Problem A :: Copy the passage from the planetary scientist interview verbatim, starting at "Planetary science requires" up to and including "to degree level.".
Problem B :: In the planetary scientist interview, which spacecraft was about to arrive at Saturn in 2004?

Source document ::
--
Went to University: Emmanuel College Cambridge to study for a BA and MSci in Natural Science, specialising in Physics.
How did you get to where you are now?
When I left University, I really wanted to study a topic that I felt was close to home, that some day we could reach out and touch with our own hands, see with our own eyes. Despite an interest in astronomy, I decided against studying the far reaches of our universe and chose instead to explore the planets of our own solar system. In 2004, the Cassini-Huygens spacecraft was about to arrive at Saturn, and Oxford were looking for research students to help analyse the first data from the ringed world. I spent my PhD characterising Saturn’s dynamic atmosphere, which then set me on a course to study all of the giant planets in our solar system in a series of short fellowships at NASA’s Jet Propulsion Laboratory and Oxford’s Planetary Physics department. Today I use a variety of interplanetary spacecraft, orbital telescopes and giant ground-based observatories to learn more about the planets.
Were there other routes you could have taken to get this job?
Planetary science requires you to be a jack of all trades: being a planetary scientist requires an excellent knowledge of physics, computing, maths and chemistry, so each of these topics would have allowed me to work in this exciting field, provided they’d been studied to degree level.
What do you like best about your job?
Things can change quickly, and we have to be responsive to that. If an asteroid strikes Jupiter, or a storm explodes in the atmosphere of Saturn, we have to bring all our experience to try to understand what’s happening. So the days are never dull, and you rarely do the same thing from one day to the next! I get to work as part of an international team of scientists, which means I get to travel far and wide to communicate my research and forge new collaborations. Finally, we find ourselves in a revolution in this subject, with more missions and telescopes in flight than at any point in humankinds history – that means that the potential for new discoveries is enormous, and you never know when you might be the first human to observe a new phenomenon in our solar system. The old adage is true – when you love what you do, you never work a day in your life!
--
Records ::
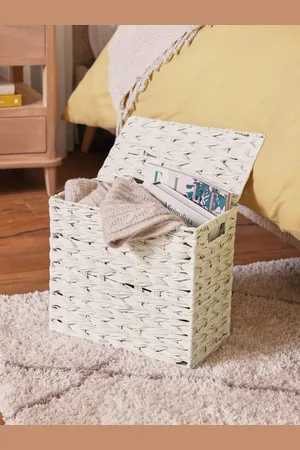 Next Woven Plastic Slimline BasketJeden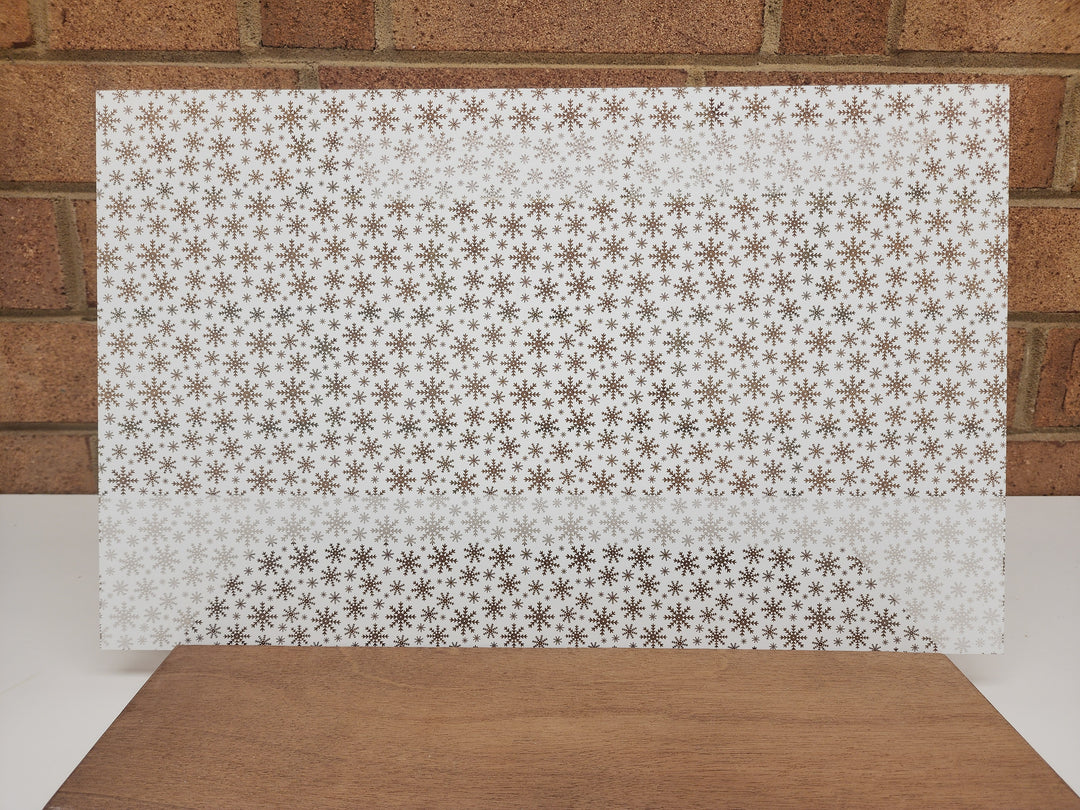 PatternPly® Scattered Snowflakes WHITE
--
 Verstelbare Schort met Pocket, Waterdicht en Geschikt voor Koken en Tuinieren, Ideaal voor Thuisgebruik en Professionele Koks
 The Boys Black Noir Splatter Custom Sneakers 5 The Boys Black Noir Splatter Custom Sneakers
--
Task result A ::
Planetary science requires you to be a jack of all trades: being a planetary scientist requires an excellent knowledge of physics, computing, maths and chemistry, so each of these topics would have allowed me to work in this exciting field, provided they’d been studied to degree level.

Task result B :: The Cassini-Huygens spacecraft.